Estimates of global exposure to particulate matter and the relative contribution of indoor and outdoor sources. Reproduced with permission from Smith, K.R. Fuel Combustion Air Pollution. Exposure and Health: the situation in Developing Countries.” Annual Review of Energy and the Environment 18; 529-566, 1993.
Two approaches have been used to estimate burden of disease attributable to HAP. A fuel based approach uses the prevalence of fuel use as an exposure surrogate, odds ratios for diseases, and combines this with disease specific morbidity and mortality. This methodology is prone to systematic underestimation on account of limiting the estimates to select diseases (e.g. respiratory disease, as these have the best relative-risk estimates) and to specific population groups and to segments of the population for whom exposure-risk estimates are available (e.g. urban populations).

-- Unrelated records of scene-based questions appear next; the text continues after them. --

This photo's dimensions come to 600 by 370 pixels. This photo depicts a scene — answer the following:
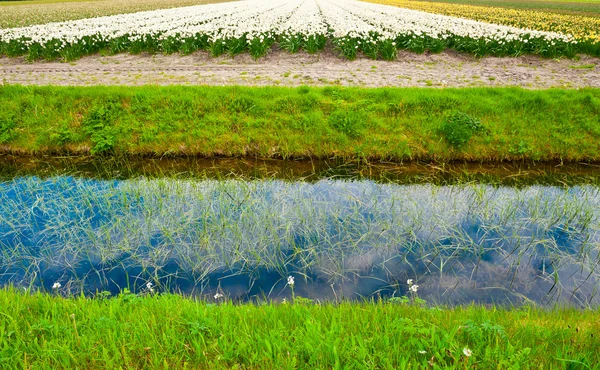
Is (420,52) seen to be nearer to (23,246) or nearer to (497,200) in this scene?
(497,200)

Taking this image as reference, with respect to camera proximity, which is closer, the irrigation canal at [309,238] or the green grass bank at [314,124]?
the irrigation canal at [309,238]

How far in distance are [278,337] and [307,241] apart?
2.56 metres

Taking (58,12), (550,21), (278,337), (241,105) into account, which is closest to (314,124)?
(241,105)

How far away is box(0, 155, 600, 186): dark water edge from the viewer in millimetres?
8023

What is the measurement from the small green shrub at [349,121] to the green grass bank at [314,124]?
0.09 feet

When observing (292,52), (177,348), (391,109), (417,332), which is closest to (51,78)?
(292,52)

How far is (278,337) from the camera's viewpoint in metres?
3.06

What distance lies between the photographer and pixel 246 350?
298 centimetres

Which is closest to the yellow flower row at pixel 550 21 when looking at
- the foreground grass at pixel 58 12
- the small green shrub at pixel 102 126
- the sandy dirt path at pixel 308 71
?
the sandy dirt path at pixel 308 71

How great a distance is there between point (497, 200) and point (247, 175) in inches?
196

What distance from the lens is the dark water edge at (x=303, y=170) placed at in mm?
8023

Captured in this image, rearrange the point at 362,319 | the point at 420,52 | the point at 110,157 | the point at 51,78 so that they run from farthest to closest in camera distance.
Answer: the point at 420,52, the point at 51,78, the point at 110,157, the point at 362,319

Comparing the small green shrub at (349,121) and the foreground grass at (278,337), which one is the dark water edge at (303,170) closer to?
the small green shrub at (349,121)

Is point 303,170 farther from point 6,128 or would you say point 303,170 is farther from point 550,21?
point 550,21
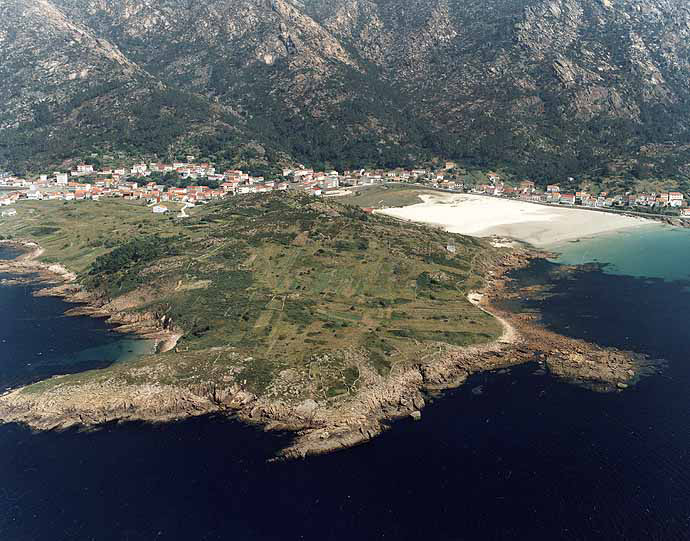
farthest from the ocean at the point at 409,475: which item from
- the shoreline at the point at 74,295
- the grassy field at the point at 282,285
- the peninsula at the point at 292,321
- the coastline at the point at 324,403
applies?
the shoreline at the point at 74,295

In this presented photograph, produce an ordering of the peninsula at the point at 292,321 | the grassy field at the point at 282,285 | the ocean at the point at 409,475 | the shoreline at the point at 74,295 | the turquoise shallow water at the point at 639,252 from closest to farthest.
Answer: the ocean at the point at 409,475 → the peninsula at the point at 292,321 → the grassy field at the point at 282,285 → the shoreline at the point at 74,295 → the turquoise shallow water at the point at 639,252

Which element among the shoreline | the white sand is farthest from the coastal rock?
the white sand

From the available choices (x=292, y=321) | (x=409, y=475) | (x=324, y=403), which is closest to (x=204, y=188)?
(x=292, y=321)

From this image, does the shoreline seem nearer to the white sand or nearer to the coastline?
the coastline

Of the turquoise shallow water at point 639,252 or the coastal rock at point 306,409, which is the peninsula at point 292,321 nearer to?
the coastal rock at point 306,409

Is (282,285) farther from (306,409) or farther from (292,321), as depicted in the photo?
(306,409)

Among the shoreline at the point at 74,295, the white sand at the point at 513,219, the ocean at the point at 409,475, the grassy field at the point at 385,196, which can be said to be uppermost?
the grassy field at the point at 385,196
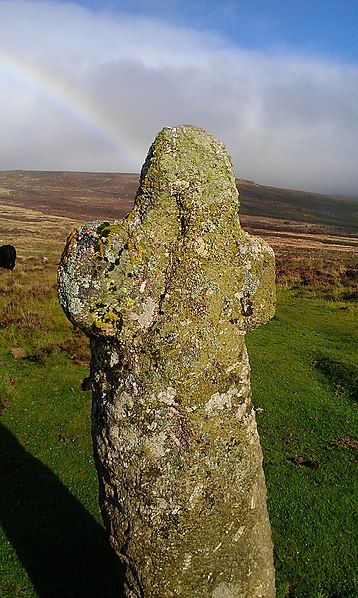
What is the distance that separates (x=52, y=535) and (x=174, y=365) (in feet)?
19.9

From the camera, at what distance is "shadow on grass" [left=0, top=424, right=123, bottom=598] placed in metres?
7.18

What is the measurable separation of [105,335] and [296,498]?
721 centimetres

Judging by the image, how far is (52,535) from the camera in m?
8.36

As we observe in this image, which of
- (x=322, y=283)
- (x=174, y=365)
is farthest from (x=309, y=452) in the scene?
(x=322, y=283)

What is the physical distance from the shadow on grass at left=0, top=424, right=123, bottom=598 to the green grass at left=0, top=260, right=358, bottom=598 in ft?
0.07

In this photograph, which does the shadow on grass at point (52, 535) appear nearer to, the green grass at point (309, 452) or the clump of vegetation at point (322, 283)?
the green grass at point (309, 452)

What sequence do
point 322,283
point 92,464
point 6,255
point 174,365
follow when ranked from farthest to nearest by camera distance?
point 322,283 < point 6,255 < point 92,464 < point 174,365

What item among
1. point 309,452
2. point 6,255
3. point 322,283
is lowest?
point 309,452

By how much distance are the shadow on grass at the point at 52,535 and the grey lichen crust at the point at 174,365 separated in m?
2.44

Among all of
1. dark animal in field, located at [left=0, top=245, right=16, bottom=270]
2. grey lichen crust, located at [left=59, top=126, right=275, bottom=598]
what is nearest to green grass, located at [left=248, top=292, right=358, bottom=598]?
grey lichen crust, located at [left=59, top=126, right=275, bottom=598]

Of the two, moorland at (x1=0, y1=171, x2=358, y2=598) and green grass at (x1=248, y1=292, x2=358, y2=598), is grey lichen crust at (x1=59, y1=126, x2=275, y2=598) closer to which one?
moorland at (x1=0, y1=171, x2=358, y2=598)

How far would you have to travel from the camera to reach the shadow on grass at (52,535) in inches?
283

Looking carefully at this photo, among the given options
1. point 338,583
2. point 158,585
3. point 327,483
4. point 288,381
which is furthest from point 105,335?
point 288,381

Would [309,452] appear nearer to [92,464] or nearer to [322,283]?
[92,464]
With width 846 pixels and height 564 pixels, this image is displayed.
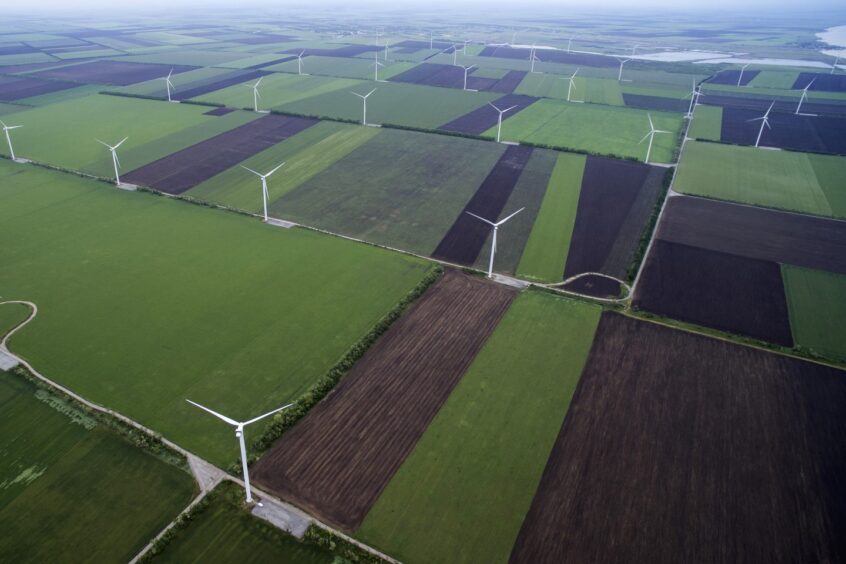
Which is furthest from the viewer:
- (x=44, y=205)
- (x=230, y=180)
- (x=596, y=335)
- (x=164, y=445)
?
(x=230, y=180)

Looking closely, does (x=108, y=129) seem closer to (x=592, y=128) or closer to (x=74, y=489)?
(x=74, y=489)

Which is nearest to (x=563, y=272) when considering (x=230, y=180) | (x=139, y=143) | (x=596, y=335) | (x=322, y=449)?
(x=596, y=335)

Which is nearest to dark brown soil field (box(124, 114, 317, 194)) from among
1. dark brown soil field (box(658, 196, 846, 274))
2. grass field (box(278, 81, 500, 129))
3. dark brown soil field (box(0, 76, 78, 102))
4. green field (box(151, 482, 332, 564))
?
grass field (box(278, 81, 500, 129))

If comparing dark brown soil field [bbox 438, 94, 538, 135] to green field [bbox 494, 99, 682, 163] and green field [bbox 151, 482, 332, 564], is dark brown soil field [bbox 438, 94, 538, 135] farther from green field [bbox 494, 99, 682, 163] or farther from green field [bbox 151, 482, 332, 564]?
green field [bbox 151, 482, 332, 564]

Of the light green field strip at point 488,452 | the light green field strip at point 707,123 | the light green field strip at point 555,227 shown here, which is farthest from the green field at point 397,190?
the light green field strip at point 707,123

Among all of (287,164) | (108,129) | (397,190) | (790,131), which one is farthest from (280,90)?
(790,131)

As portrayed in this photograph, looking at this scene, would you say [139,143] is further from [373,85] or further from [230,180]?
[373,85]

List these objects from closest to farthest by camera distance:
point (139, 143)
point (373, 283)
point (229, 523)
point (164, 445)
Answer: point (229, 523) < point (164, 445) < point (373, 283) < point (139, 143)
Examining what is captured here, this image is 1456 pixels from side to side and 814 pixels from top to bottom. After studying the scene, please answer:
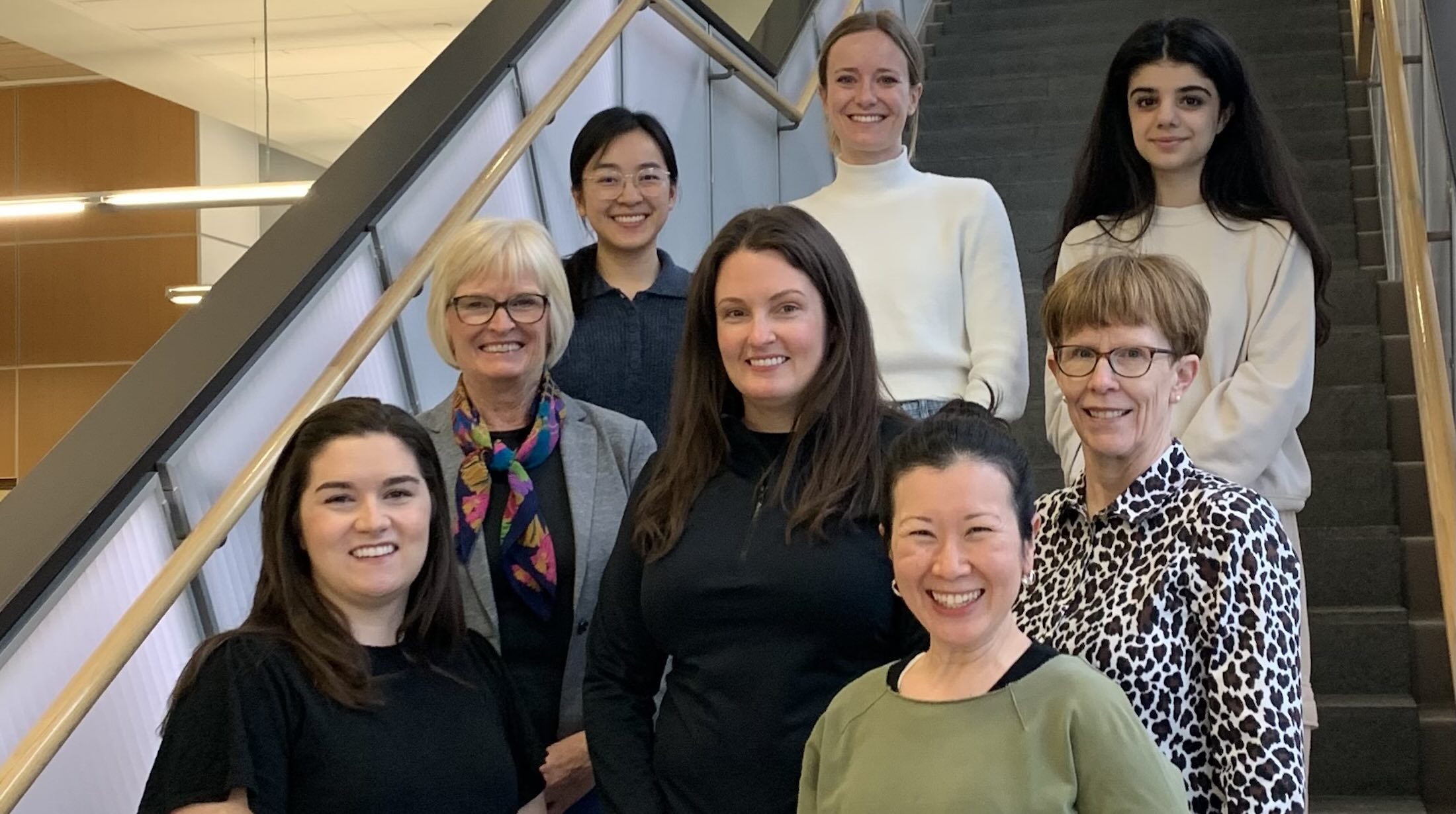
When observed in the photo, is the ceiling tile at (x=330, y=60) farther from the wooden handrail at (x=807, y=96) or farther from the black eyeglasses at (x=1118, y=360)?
the black eyeglasses at (x=1118, y=360)

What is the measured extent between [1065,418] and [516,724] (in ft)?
3.56

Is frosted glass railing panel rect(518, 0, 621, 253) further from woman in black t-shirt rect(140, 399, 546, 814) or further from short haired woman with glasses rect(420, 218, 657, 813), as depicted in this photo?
woman in black t-shirt rect(140, 399, 546, 814)

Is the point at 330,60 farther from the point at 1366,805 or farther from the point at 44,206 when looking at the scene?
A: the point at 1366,805

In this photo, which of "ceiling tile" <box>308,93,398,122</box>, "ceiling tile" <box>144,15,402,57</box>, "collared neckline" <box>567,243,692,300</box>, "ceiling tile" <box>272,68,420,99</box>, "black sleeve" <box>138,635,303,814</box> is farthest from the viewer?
"ceiling tile" <box>308,93,398,122</box>

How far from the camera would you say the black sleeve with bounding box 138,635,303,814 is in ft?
5.86

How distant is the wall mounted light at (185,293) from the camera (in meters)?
10.4

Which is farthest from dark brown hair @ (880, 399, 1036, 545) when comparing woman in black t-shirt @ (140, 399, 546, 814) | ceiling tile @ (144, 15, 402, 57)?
ceiling tile @ (144, 15, 402, 57)

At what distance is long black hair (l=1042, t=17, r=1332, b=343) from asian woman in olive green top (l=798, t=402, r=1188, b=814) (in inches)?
46.0

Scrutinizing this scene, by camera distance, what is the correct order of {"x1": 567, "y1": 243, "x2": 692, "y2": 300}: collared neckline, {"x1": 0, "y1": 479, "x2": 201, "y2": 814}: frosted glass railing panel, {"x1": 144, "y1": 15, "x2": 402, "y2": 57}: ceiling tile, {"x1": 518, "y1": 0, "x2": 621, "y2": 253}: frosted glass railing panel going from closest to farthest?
{"x1": 0, "y1": 479, "x2": 201, "y2": 814}: frosted glass railing panel < {"x1": 567, "y1": 243, "x2": 692, "y2": 300}: collared neckline < {"x1": 518, "y1": 0, "x2": 621, "y2": 253}: frosted glass railing panel < {"x1": 144, "y1": 15, "x2": 402, "y2": 57}: ceiling tile

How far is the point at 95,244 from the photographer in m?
10.6

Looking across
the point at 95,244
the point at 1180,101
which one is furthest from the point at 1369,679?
the point at 95,244

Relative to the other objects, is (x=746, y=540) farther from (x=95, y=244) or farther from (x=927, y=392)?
(x=95, y=244)

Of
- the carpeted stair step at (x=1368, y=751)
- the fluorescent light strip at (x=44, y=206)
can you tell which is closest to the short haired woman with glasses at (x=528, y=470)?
the carpeted stair step at (x=1368, y=751)

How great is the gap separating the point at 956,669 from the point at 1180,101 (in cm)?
140
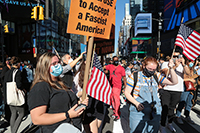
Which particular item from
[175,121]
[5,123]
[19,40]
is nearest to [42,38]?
[19,40]

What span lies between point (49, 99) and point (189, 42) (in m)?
3.98

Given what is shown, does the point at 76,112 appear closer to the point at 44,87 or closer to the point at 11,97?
the point at 44,87

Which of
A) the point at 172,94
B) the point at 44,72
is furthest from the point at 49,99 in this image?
the point at 172,94

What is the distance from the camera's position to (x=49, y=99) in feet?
6.25

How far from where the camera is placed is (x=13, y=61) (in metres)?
4.23

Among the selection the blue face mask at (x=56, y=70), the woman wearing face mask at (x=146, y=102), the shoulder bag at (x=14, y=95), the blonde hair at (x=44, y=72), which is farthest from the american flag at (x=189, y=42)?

Known relationships between mortality and morbidity for specific diseases in each age group are then used to calculate years of life lost and disability-adjusted life years lost. In practice, adequate estimates of relative risk with HAP secondary to biomass fuels are only available for women and children under 5 years and these preferentially drive calculations of population-attributable risk [4,8]. Cardiovascular event rates for all those exposed and susceptible are not factored at all into these calculations to date. Thus based on a fuel based approach, the global burden of disease is grossly underestimated. The pollutant-based approach uses exposure-effect estimates in conjunction with current rates of mortality and morbidity. The availability of risk-estimates across the spectrum of outdoor air-pollution (at the lower end) to active cigarette smoking (at the high end) may provide the basis for re-calculation of risk estimates in various indoor environments where such outcome data is not available. The inclusion of cardiovascular events across the entire dose range of exposure in the estimation of true burden of disease may result in improved estimates of GBD. Nonetheless, there are still numerous limitations and challenges beginning with the fact that there are virtually no studies that directly link HAP exposure with CVD events and it could be argued that owing to major differences in the types of pollutants seen with HAP, that these effects may not be readily extrapolated to the exposure-response curves from other sources. Considerable limitations also exist for instance in estimating exposure estimates in rural settings in high-income countries, where recourse to highly simplified models that divide the population into specific and defined environmental settings juxtaposed with exposure levels and duration of time spent to provide burden of exposure.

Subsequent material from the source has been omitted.